Listed records
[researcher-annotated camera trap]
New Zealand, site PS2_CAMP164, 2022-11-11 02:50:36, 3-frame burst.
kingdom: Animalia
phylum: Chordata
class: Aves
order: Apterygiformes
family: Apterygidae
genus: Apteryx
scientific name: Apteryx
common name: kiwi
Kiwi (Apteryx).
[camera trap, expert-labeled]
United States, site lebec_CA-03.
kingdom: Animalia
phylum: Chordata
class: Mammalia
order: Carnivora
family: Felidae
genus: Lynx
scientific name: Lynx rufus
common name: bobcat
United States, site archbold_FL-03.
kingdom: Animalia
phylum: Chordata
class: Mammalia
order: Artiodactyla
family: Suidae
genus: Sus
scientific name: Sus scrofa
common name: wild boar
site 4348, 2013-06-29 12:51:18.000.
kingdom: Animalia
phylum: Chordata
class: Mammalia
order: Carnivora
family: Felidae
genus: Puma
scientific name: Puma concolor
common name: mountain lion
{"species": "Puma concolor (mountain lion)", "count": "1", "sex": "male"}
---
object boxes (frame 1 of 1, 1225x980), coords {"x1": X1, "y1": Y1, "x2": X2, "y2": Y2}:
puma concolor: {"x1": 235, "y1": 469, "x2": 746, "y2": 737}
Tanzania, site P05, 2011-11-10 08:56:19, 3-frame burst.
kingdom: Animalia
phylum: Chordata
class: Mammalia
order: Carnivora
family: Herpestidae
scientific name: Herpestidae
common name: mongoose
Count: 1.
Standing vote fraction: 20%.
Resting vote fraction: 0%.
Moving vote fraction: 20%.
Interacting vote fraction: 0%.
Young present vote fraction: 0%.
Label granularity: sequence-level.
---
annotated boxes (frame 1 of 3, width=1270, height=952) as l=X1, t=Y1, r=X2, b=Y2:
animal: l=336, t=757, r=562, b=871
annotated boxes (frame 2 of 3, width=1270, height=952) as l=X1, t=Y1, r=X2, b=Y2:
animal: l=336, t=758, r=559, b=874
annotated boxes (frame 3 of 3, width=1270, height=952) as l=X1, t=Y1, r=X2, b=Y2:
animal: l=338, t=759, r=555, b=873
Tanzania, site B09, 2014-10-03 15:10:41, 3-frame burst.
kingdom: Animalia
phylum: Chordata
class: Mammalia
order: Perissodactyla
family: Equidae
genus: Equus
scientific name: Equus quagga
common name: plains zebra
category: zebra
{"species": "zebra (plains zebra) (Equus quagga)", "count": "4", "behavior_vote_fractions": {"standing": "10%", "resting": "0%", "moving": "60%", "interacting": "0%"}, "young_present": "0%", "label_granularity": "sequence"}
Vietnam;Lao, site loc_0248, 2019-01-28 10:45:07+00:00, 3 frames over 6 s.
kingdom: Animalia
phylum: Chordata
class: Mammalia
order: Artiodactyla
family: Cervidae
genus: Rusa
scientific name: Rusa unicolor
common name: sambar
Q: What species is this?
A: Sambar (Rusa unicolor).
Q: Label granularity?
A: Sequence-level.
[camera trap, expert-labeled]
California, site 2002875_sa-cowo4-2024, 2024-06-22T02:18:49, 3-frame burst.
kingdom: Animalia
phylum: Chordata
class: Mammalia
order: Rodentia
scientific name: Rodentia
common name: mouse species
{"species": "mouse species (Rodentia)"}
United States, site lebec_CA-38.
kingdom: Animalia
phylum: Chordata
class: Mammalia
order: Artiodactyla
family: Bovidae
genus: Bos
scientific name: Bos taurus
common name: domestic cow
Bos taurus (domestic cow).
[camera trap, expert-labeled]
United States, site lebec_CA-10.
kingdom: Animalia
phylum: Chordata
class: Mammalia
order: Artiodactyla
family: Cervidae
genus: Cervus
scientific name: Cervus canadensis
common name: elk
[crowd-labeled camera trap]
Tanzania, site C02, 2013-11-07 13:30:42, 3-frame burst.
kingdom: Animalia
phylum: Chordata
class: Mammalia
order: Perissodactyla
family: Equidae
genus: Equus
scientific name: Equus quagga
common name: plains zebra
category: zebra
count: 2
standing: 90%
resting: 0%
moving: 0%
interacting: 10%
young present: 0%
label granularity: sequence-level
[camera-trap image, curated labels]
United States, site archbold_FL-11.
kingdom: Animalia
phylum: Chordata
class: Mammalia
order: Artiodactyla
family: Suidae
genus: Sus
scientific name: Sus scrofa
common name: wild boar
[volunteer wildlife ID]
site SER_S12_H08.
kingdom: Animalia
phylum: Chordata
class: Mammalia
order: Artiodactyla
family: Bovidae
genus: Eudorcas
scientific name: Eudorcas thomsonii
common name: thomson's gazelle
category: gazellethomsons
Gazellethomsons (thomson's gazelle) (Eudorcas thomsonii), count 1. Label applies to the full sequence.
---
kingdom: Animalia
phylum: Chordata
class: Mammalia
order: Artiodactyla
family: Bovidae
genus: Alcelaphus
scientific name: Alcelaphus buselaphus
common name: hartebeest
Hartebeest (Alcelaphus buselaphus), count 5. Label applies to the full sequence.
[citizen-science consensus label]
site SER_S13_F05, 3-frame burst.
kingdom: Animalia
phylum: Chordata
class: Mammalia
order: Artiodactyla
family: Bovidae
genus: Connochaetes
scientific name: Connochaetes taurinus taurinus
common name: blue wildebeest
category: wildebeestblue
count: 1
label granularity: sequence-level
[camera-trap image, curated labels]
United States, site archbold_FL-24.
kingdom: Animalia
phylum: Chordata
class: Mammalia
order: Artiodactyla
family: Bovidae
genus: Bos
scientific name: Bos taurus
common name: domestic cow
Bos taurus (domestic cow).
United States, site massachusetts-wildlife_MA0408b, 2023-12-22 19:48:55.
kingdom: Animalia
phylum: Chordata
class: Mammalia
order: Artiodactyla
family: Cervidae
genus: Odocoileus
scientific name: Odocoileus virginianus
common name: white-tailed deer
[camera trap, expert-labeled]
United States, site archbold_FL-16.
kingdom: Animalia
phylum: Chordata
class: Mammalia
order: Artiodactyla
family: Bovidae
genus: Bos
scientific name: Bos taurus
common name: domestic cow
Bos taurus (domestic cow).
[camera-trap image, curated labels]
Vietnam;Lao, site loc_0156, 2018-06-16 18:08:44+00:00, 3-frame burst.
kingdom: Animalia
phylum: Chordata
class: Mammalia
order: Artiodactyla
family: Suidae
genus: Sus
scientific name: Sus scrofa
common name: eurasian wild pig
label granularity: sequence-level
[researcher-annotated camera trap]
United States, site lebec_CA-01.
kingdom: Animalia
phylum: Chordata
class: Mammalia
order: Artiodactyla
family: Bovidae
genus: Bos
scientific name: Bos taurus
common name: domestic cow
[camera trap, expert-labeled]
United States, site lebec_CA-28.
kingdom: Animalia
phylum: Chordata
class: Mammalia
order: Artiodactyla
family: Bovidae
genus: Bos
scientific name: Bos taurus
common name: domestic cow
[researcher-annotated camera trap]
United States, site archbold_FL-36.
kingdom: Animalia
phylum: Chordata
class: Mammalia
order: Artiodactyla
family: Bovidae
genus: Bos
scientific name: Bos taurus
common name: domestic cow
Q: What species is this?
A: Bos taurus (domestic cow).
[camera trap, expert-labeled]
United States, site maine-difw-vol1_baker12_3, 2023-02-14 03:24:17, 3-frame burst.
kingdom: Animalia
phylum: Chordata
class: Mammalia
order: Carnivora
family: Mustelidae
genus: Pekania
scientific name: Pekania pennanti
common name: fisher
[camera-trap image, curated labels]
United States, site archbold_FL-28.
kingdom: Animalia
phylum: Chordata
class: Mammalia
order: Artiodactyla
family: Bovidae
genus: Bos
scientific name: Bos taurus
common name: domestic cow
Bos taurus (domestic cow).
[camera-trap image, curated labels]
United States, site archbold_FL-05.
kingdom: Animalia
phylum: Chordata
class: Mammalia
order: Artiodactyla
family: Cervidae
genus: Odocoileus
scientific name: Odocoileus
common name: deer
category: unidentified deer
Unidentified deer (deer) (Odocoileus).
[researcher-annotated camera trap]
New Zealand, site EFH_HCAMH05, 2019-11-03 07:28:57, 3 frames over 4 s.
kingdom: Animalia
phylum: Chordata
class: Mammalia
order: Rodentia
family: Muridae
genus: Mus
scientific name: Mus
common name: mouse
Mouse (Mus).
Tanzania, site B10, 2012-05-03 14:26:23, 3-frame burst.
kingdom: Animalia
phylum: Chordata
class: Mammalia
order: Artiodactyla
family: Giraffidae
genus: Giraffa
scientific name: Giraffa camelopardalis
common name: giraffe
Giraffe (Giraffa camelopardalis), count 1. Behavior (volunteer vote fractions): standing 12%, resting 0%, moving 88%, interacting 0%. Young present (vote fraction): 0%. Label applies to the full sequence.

Your task
Would you please copy each line of the listing that contains the word "Vietnam"?

Task result
Vietnam;Lao, site loc_0248, 2019-01-28 10:45:07+00:00, 3 frames over 6 s.
Vietnam;Lao, site loc_0156, 2018-06-16 18:08:44+00:00, 3-frame burst.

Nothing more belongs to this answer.